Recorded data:
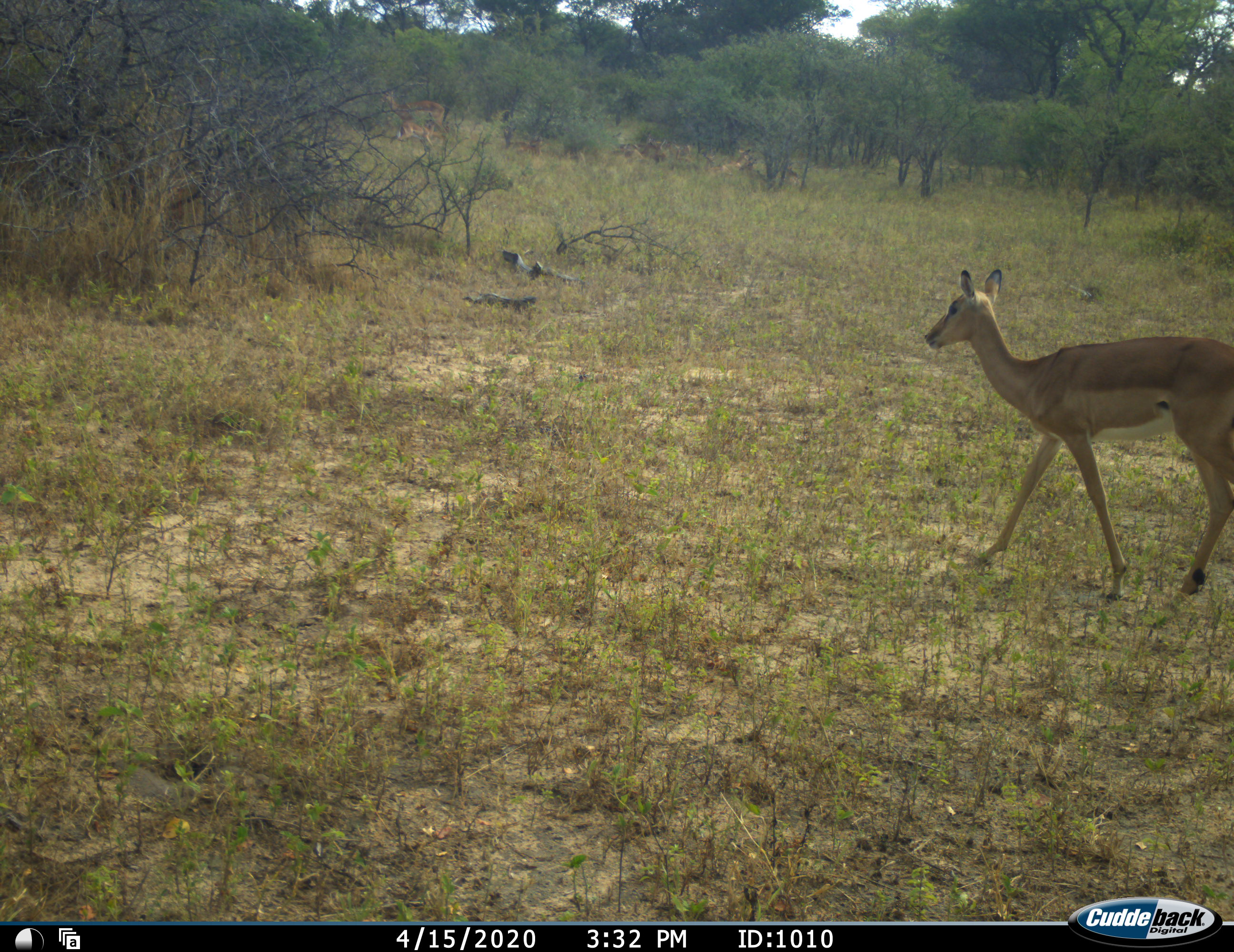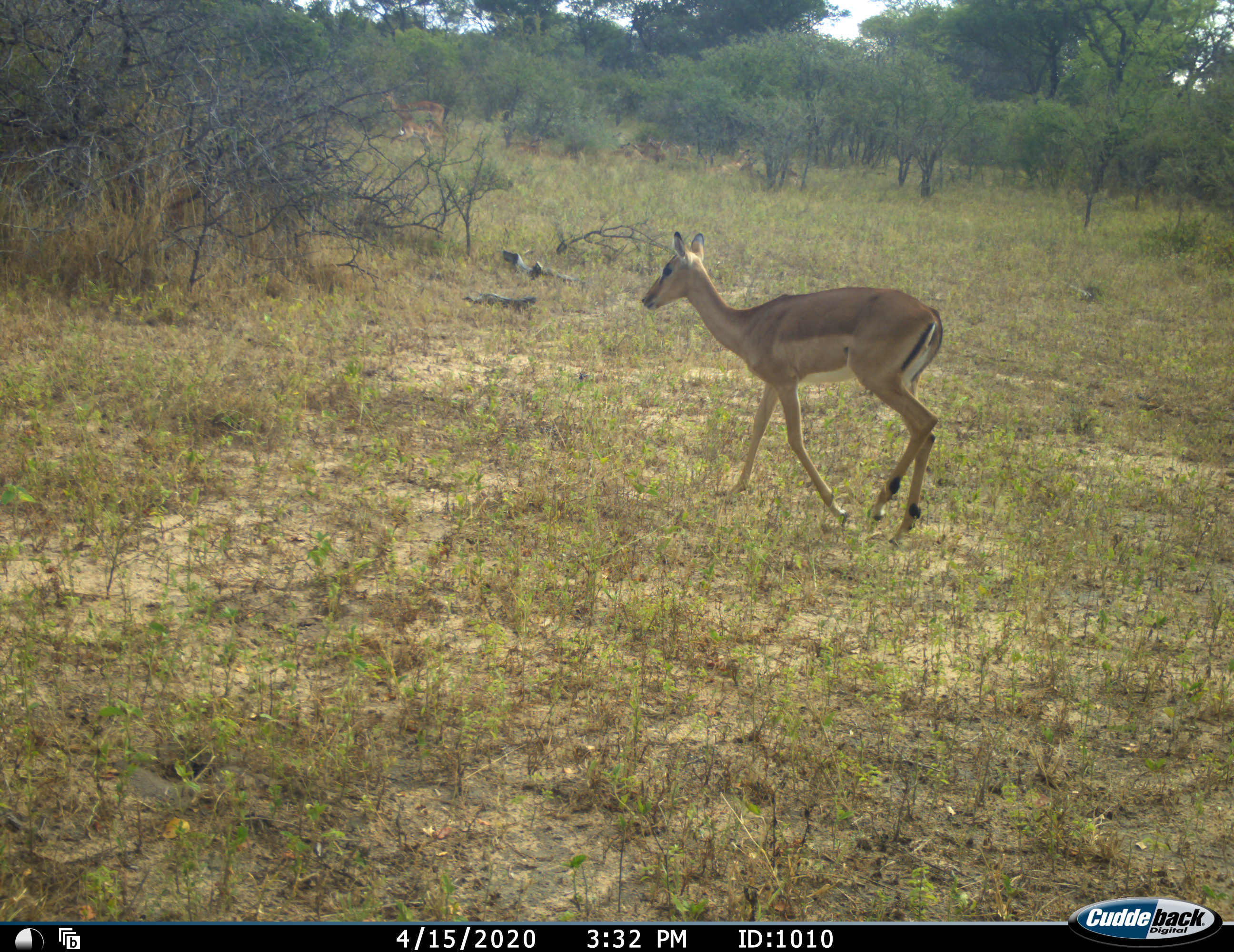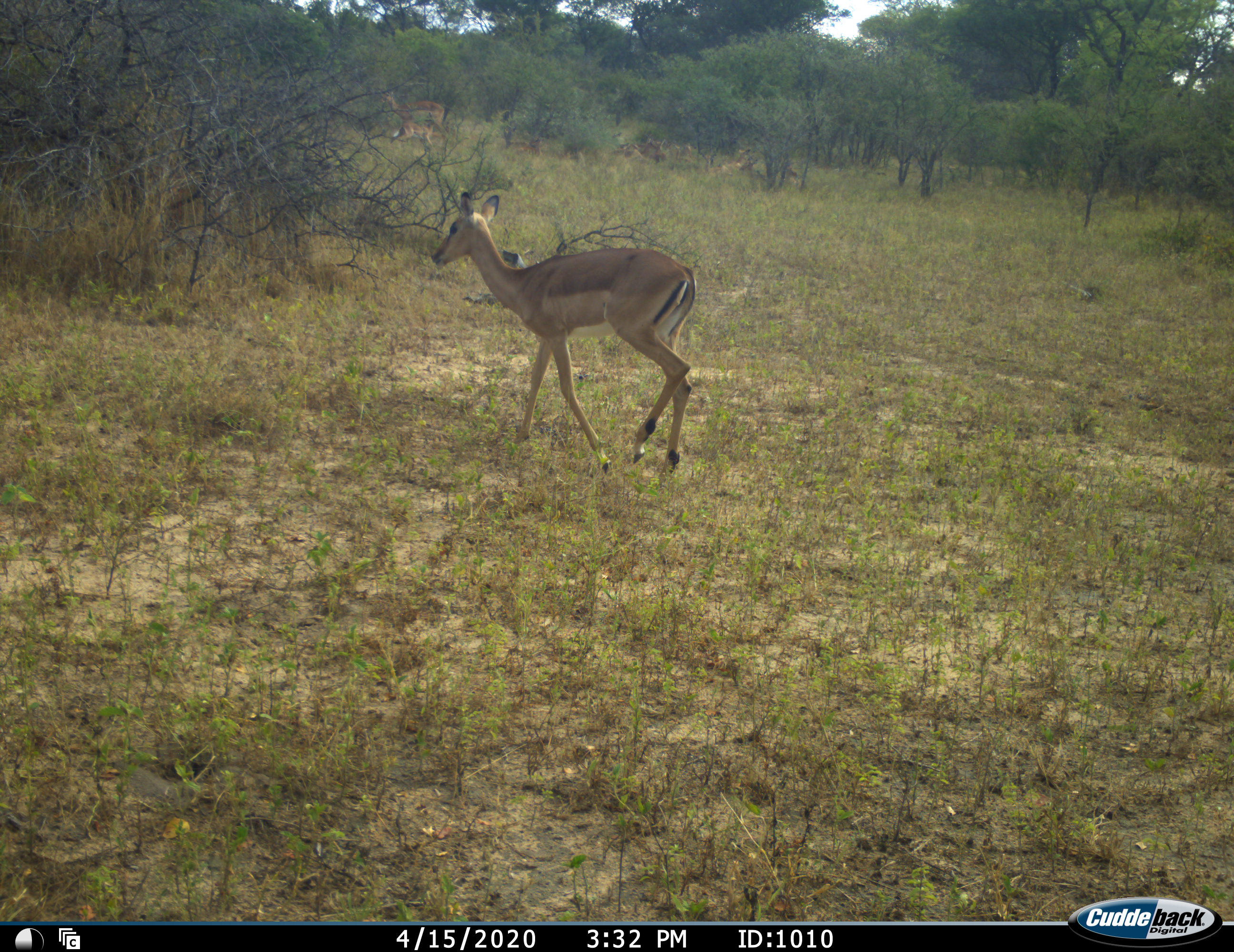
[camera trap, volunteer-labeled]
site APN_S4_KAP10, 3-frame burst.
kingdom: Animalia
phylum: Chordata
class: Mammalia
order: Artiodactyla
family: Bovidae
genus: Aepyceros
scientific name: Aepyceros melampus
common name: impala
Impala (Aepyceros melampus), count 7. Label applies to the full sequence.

--

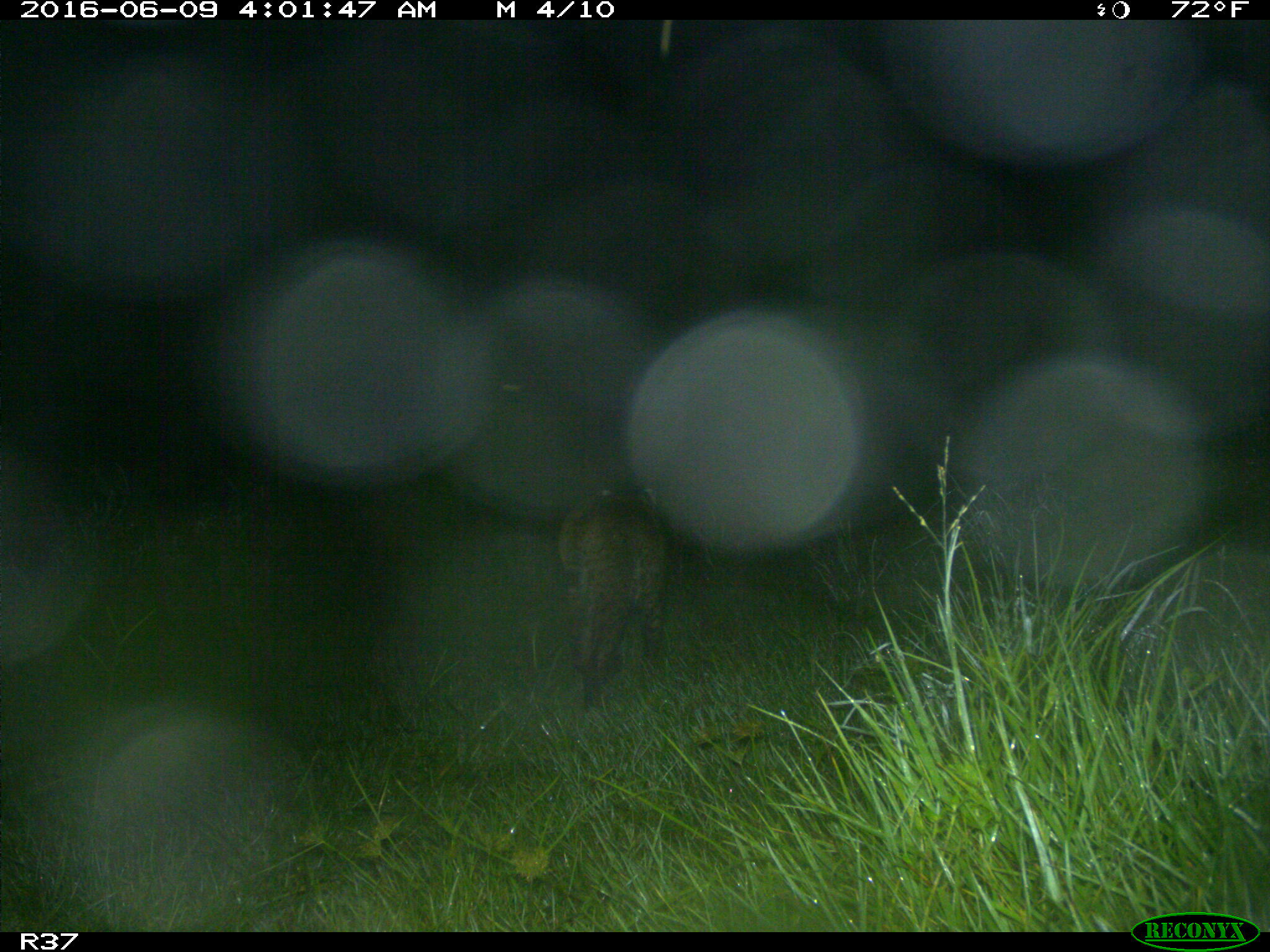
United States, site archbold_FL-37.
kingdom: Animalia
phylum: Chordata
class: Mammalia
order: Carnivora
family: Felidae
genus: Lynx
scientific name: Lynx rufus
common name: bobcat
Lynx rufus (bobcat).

• YOUR INSTRUCTIONS
From the entries above, work out how many lines include "site"; the number is the only answer wanted.

• WORKED SOLUTION
2